(Spatial question entries)
━━━━━━━━━━━━━━━━━━━━
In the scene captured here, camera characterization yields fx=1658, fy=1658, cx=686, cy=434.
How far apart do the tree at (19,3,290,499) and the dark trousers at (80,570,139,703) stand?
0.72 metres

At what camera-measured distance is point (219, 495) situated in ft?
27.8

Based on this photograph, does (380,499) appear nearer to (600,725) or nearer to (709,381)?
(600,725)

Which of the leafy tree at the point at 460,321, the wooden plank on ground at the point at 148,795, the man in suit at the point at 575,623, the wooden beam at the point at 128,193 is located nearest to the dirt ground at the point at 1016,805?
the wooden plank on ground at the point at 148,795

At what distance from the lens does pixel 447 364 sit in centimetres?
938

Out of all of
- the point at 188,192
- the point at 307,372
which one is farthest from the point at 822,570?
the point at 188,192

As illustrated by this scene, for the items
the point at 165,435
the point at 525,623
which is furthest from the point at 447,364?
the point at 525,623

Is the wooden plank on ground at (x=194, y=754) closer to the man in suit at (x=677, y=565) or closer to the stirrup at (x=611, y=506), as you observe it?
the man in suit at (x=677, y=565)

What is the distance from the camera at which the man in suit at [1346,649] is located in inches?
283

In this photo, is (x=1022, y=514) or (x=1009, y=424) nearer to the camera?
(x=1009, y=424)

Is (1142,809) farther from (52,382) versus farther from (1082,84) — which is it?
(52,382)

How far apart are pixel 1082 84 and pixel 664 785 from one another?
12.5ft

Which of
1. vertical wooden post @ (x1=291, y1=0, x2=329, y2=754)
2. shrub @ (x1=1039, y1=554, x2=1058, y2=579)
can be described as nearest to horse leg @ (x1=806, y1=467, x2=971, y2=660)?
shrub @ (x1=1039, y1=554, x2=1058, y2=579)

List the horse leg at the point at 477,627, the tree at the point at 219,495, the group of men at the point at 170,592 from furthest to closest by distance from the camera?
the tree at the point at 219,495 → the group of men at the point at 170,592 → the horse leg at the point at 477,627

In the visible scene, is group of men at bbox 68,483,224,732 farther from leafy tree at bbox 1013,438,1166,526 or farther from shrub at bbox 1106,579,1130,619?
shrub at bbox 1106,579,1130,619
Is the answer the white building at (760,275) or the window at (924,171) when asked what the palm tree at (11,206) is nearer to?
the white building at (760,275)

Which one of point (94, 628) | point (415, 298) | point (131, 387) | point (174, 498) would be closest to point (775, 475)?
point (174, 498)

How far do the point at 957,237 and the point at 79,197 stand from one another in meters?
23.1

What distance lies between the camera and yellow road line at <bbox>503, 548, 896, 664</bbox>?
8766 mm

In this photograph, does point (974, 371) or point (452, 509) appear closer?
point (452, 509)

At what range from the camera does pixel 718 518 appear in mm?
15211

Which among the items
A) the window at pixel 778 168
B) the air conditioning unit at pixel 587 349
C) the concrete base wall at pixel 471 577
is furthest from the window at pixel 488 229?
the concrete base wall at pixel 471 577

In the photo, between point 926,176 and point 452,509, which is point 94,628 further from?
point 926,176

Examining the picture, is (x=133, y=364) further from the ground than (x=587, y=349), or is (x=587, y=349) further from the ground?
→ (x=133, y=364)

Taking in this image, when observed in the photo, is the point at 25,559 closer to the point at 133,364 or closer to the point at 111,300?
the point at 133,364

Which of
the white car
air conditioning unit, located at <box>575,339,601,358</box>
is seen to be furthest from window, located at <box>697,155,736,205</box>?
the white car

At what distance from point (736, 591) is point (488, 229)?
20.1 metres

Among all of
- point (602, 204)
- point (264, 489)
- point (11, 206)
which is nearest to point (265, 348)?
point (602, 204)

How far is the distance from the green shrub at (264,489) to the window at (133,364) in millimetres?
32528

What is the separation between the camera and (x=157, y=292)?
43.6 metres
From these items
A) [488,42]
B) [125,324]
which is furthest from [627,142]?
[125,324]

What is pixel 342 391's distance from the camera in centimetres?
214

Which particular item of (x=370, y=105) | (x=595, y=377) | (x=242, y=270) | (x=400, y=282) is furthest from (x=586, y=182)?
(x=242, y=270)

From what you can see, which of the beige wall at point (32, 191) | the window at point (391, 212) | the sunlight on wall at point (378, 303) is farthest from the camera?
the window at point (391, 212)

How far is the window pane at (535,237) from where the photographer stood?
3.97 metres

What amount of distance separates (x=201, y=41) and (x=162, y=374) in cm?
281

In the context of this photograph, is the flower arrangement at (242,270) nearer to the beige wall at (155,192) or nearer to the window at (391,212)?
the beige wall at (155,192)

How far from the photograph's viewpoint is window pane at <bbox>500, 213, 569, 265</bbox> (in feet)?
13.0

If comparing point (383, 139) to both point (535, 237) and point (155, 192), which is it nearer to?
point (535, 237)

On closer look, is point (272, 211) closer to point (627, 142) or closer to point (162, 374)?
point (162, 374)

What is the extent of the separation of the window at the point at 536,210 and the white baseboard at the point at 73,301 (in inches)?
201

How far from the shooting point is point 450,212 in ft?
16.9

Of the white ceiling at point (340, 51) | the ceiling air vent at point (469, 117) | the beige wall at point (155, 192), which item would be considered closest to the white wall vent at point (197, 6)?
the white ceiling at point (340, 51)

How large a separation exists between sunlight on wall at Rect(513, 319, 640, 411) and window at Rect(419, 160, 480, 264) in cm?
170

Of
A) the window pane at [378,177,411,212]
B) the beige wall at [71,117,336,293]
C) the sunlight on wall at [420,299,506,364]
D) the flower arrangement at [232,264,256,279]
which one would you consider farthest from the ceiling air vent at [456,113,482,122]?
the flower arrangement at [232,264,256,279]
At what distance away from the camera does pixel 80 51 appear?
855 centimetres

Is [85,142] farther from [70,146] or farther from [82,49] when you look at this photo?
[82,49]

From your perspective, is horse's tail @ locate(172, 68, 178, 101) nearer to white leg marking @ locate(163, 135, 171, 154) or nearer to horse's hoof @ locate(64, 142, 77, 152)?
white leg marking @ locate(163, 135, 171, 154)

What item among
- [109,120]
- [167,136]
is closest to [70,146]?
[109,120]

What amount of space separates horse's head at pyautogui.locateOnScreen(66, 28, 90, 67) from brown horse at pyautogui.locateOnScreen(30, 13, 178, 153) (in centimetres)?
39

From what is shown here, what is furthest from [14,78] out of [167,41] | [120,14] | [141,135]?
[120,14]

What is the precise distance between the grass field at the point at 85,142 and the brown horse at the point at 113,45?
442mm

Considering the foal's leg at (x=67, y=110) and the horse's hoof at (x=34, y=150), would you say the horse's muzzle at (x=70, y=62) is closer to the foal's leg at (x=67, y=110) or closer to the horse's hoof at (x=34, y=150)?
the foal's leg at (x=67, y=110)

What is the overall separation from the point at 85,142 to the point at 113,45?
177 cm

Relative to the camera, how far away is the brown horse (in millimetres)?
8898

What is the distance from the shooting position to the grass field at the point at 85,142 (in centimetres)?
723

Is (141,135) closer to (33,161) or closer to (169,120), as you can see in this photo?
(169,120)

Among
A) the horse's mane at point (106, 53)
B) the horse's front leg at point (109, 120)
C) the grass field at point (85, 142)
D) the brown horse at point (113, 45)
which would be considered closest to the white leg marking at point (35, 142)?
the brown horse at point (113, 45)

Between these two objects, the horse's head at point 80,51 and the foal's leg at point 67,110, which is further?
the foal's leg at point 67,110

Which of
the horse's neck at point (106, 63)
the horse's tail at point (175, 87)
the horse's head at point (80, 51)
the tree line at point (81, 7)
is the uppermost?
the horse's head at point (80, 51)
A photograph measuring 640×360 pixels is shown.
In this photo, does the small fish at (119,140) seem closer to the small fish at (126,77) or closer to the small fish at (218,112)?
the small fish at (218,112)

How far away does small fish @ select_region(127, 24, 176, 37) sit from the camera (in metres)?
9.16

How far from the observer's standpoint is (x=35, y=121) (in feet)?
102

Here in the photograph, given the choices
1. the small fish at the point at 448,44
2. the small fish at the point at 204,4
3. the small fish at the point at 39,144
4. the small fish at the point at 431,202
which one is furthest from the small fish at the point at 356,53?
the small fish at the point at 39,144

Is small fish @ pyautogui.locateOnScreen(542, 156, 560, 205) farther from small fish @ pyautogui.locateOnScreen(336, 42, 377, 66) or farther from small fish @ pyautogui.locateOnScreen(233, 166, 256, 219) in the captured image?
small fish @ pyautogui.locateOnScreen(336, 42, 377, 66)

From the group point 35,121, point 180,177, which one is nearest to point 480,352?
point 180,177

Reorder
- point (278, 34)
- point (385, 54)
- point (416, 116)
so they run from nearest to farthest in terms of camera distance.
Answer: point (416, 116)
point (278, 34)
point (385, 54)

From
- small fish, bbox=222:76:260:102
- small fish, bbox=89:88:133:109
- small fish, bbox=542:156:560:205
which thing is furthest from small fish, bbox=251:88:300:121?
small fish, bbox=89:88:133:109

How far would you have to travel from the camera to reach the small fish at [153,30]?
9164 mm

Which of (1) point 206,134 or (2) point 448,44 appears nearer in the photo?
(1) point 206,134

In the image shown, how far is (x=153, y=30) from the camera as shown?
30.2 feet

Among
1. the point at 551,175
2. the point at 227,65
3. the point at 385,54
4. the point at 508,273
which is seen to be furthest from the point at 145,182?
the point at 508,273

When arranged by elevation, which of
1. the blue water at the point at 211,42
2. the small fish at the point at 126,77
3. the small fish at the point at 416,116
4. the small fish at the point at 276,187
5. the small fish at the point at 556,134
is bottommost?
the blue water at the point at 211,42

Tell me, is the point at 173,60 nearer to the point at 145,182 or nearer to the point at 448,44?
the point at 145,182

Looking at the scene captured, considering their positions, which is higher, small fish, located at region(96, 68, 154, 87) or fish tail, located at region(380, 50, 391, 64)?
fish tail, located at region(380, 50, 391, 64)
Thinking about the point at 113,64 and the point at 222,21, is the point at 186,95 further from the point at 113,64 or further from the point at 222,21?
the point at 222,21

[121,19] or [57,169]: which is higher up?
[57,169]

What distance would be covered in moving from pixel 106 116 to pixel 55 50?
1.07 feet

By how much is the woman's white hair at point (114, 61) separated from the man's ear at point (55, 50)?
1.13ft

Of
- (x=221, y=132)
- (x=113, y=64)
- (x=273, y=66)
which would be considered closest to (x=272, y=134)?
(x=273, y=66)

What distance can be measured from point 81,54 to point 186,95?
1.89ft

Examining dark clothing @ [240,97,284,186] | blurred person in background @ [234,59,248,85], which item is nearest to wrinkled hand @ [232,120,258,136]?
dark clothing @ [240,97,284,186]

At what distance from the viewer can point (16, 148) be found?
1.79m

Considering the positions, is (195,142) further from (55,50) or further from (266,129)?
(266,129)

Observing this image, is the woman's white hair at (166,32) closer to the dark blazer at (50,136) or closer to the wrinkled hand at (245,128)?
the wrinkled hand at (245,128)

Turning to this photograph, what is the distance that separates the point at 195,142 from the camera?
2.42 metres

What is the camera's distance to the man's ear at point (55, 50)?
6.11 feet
━━━━━━━━━━━━━━━━━━━━
Task details → Reproduce, exactly and with nothing added, the lines from the one that includes "When arranged by elevation, which of" through the last line of the material.

Output of the exercise →
When arranged by elevation, which of
1. the blue water at the point at 211,42
2. the small fish at the point at 126,77
3. the small fish at the point at 416,116
4. the small fish at the point at 276,187
5. the small fish at the point at 556,134
is bottommost?
the blue water at the point at 211,42

Tell me, is the point at 173,60 nearer to the point at 145,182 or nearer to the point at 448,44?
the point at 145,182

Looking at the scene captured, considering their positions, which is higher, small fish, located at region(96, 68, 154, 87) or fish tail, located at region(380, 50, 391, 64)?
fish tail, located at region(380, 50, 391, 64)
Thinking about the point at 113,64 and the point at 222,21, is the point at 186,95 further from the point at 113,64 or further from the point at 222,21?
the point at 222,21

[121,19] or [57,169]: which is higher up?
[57,169]

What distance would be covered in moving from pixel 106 116 to pixel 55 50?
1.07 feet

By how much is the woman's white hair at point (114, 61) separated from the man's ear at point (55, 50)?
1.13ft

Of
- (x=221, y=132)
- (x=113, y=64)
- (x=273, y=66)
which would be considered closest to (x=272, y=134)?
(x=273, y=66)

What distance can be measured from point 81,54 to point 186,95?
1.89ft

Examining dark clothing @ [240,97,284,186] | blurred person in background @ [234,59,248,85], which item is nearest to wrinkled hand @ [232,120,258,136]?
dark clothing @ [240,97,284,186]

At what distance from the viewer can point (16, 148) be found?
1.79m

Considering the positions, is (195,142) further from (55,50) or further from (266,129)?
(266,129)

Observing this image, is the woman's white hair at (166,32) closer to the dark blazer at (50,136) or closer to the wrinkled hand at (245,128)?
the wrinkled hand at (245,128)

Turning to this photograph, what is the distance that separates the point at 195,142 from the camera?
2.42 metres

What is the camera's distance to the man's ear at point (55, 50)?
6.11 feet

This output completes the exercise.